PAGE ▸
========================================================================

Minsk Forum: the Authorities Offer a Geopolitical Contract and the "Chinese" Model to the European Union

By Andrei Liahovich

The Minsk Forum took place on November 4 to 6 in Minsk. A year ago at a similar representative assembly Head of the Presidential Administration Uladzimier Makiej made an announcement – a sensational one for that moment – that the independent newspapers Nasha Niva and Narodnaja Vola will be included in the State system of distribution.

After the EU decision of October 2008 to suspend the travel ban to the European Union for several Belarusian top officials including Lukashenka the authorities made a step towards the political liberalization.

On the eve of the EU November decision officials of lower rank were speaking at the current Miensk Forum about planned changes in the electoral legislation as the evidence of the authorities' intention to develop relations with the West and that certain political changes occur in Belarus. However, the atmosphere of the Miensk Forum shows that even if these changes occur, they will be slow and ambiguous.

Governments of several EU countries and the European Union as an entity made a number of serious mistakes in the implementation of their Belarusian policy.

1. While the opinion about the lack of prospects of the policy of isolation of Lukashenka's regime is correct, they should have not publicly declared it, including to Belarusian officials.

2. They should not have said that the European Union should repeal the travel ban for several Belarusian officials including Lukashenka (such point of view has been made public, for instance, by Italian officials).

3. They should have not presented the policy of entanglement of Belarus so openly nor spoken about the priority of development of the trade and economic cooperation and participation in the Eastern Partnership.

4. Too much attention has been focused on the issue whether Belarus recognizes independence of South Ossetia and Abkhazia. Lukashenka's regime interpreted it as the main condition of development of cooperation with the West.

5. The European Union has not offered a "road map" to Lukashenka's regime. Without knowing what sequence of steps towards the political liberalization will be demanded by the European Union, the authorities prefer to assume a tough stance. The changes in the electoral legislation presented by the authorities do not change this situation.

The EU position on Belarus which had been dictated to a large extent by geopolitical reasons became too transparent to Lukashenka's regime. In no small measure it determined the situation when the authorities scaled down the process of the political liberalization and now attempt to speak with the European Union from the position of strength.

========================================================================

EXTRACTED INFORMATION ▸
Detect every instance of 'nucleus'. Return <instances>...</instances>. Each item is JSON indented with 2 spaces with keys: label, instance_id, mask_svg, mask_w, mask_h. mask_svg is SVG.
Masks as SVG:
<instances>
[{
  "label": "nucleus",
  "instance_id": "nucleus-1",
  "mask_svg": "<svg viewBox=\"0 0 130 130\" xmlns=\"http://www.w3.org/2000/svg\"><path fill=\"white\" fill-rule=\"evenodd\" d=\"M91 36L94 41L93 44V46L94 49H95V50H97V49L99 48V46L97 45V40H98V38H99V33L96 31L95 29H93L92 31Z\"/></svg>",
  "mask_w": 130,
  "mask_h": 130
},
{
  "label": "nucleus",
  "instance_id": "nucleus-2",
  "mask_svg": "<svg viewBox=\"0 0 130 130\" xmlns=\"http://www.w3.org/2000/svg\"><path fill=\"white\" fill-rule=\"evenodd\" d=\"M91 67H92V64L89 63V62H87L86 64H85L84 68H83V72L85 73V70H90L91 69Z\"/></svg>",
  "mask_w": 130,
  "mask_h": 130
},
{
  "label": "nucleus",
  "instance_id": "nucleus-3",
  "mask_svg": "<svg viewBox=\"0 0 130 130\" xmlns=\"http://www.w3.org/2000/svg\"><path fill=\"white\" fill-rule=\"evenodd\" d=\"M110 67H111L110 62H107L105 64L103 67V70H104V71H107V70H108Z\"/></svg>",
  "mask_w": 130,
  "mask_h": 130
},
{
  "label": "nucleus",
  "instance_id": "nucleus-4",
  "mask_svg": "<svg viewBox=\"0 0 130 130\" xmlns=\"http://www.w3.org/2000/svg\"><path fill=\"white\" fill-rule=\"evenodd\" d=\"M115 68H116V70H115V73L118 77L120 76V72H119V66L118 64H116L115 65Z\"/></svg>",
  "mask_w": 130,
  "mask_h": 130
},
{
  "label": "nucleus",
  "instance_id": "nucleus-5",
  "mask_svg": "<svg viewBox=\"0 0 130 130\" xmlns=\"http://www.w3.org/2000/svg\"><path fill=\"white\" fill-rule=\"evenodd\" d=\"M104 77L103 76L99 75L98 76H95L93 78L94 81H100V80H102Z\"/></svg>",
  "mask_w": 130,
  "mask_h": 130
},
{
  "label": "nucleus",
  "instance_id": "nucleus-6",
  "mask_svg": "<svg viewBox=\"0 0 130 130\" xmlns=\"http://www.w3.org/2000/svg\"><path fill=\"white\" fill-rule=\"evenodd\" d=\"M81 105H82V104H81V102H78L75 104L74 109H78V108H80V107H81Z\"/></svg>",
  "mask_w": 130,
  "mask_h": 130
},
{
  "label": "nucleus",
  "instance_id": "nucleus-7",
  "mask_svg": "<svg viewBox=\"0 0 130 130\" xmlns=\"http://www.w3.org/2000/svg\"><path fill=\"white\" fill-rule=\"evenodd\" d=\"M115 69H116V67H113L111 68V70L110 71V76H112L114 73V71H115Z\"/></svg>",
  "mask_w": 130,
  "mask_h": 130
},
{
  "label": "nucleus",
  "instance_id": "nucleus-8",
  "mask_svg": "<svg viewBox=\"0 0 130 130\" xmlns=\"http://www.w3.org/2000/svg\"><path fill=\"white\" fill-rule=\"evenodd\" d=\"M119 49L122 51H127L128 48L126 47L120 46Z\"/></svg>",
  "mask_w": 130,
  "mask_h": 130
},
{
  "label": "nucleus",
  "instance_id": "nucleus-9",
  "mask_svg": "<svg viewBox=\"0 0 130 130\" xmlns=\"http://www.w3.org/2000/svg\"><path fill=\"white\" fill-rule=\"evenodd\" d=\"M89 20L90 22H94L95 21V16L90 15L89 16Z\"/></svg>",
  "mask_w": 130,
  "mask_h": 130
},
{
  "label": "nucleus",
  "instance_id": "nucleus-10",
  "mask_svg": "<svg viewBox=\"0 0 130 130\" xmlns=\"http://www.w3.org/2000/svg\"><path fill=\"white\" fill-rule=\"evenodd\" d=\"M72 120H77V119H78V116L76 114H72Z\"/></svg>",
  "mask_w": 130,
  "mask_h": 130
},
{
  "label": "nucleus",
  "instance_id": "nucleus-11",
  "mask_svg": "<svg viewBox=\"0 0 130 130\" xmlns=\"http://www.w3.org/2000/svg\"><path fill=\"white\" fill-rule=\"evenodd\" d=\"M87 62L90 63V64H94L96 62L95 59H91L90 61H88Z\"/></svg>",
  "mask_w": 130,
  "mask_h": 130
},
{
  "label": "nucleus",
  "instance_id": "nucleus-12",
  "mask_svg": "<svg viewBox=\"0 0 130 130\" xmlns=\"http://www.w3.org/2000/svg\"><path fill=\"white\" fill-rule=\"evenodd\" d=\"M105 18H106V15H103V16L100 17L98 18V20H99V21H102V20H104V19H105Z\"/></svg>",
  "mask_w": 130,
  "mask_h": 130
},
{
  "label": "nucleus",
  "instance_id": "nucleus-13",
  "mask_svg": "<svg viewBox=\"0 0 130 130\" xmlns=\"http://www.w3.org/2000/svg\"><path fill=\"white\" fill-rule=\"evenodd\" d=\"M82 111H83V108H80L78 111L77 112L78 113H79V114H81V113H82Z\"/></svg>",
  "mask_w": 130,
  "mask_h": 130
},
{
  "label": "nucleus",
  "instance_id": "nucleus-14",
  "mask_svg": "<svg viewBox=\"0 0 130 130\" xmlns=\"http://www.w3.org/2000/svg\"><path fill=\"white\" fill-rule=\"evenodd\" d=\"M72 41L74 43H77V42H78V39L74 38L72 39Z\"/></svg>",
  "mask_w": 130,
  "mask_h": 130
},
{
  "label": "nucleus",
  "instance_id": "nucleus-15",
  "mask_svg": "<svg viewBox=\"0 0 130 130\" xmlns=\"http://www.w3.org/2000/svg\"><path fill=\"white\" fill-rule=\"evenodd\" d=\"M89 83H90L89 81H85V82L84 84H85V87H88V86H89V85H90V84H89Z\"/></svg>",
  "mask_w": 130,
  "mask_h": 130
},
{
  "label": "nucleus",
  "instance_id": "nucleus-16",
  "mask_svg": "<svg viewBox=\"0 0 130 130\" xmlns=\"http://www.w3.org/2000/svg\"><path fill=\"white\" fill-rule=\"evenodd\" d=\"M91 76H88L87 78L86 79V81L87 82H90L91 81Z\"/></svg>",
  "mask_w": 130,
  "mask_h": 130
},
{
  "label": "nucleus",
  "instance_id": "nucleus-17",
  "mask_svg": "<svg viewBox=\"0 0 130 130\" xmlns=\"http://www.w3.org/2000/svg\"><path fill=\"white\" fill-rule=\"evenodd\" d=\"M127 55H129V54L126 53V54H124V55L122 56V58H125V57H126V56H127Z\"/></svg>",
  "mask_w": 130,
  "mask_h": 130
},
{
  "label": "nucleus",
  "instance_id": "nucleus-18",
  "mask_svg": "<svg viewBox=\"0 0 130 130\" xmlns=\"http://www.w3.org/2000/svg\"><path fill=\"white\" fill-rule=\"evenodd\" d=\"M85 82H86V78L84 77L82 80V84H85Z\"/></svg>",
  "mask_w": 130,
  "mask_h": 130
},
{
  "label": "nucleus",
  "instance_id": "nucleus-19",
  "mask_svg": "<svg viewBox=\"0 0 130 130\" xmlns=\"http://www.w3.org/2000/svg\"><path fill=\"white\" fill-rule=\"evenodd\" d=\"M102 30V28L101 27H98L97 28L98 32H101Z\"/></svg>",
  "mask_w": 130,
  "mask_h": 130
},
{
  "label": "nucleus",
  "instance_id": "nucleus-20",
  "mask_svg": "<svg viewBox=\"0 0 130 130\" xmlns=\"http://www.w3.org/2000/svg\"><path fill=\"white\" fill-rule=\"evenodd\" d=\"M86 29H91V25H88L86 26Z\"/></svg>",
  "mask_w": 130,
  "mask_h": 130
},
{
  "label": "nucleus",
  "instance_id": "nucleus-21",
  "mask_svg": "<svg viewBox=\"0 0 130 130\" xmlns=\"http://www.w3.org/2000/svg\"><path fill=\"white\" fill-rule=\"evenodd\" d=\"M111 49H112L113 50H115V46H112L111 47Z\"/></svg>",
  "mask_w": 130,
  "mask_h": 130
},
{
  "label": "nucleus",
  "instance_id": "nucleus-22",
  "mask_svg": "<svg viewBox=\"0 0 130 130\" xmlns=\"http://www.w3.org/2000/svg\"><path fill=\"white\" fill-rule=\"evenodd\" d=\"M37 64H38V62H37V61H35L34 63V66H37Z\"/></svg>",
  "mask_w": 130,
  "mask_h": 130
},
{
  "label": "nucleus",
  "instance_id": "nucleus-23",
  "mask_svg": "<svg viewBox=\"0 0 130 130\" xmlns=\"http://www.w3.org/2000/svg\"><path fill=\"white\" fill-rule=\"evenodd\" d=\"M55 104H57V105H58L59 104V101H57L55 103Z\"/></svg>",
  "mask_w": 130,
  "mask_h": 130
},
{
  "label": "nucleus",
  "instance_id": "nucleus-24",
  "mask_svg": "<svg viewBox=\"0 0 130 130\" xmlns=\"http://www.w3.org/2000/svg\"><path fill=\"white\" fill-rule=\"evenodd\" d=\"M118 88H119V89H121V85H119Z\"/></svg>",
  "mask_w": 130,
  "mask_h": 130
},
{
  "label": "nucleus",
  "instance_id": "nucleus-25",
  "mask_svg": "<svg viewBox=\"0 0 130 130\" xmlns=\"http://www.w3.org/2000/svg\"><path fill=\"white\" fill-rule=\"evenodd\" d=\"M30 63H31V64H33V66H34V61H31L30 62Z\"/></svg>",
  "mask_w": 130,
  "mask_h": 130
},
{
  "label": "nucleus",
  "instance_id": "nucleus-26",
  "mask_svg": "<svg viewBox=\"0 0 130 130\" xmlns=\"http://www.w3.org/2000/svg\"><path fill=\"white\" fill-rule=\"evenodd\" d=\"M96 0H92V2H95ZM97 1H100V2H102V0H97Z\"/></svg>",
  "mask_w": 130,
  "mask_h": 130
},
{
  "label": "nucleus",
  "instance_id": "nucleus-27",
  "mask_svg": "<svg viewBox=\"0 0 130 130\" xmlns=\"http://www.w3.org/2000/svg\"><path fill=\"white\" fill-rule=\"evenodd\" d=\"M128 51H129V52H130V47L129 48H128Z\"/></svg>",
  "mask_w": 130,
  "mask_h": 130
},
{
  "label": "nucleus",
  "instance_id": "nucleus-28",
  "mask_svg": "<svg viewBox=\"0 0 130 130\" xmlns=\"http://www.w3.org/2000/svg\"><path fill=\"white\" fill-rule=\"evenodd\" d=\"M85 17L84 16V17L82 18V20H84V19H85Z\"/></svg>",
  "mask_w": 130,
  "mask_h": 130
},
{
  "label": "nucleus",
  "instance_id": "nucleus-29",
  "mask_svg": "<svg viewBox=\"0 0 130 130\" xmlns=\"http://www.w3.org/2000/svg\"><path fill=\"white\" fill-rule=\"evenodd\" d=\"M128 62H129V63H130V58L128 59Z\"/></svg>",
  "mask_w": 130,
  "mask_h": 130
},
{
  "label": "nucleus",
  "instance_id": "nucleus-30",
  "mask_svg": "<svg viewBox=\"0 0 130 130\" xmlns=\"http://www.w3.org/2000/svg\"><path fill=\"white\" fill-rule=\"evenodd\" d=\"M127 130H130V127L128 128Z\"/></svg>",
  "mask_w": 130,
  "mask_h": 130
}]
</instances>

========================================================================

EXERCISE OBJECTIVE ▸ Reproduce the stretch of the Minsk Forum article from "1. While the" through "by Italian officials).". The items are separate material and are not part of the article on the Minsk Forum.

PROBLEM SOLUTION ▸
1. While the opinion about the lack of prospects of the policy of isolation of Lukashenka's regime is correct, they should have not publicly declared it, including to Belarusian officials.

2. They should not have said that the European Union should repeal the travel ban for several Belarusian officials including Lukashenka (such point of view has been made public, for instance, by Italian officials).